Data excerpts:
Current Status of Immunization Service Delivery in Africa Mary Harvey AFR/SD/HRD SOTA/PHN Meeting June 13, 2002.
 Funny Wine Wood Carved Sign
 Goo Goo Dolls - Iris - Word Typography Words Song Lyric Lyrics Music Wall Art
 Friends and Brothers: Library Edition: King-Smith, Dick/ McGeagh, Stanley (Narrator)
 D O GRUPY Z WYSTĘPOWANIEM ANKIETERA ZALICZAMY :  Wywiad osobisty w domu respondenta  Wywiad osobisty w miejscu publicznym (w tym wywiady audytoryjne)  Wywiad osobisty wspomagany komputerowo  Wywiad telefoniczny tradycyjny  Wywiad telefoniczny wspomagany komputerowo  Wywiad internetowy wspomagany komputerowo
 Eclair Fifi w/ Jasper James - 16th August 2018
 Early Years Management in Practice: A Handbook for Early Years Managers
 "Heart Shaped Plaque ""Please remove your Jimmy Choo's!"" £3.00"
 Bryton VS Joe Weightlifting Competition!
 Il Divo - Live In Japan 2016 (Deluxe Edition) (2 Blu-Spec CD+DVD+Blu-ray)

PROBLEM TO SOLVE: Above are the entries; copy every line among them that contains the word "Edition".

ANSWER TO THIS PROBLEM:
 Friends and Brothers: Library Edition: King-Smith, Dick/ McGeagh, Stanley (Narrator)
 Il Divo - Live In Japan 2016 (Deluxe Edition) (2 Blu-Spec CD+DVD+Blu-ray)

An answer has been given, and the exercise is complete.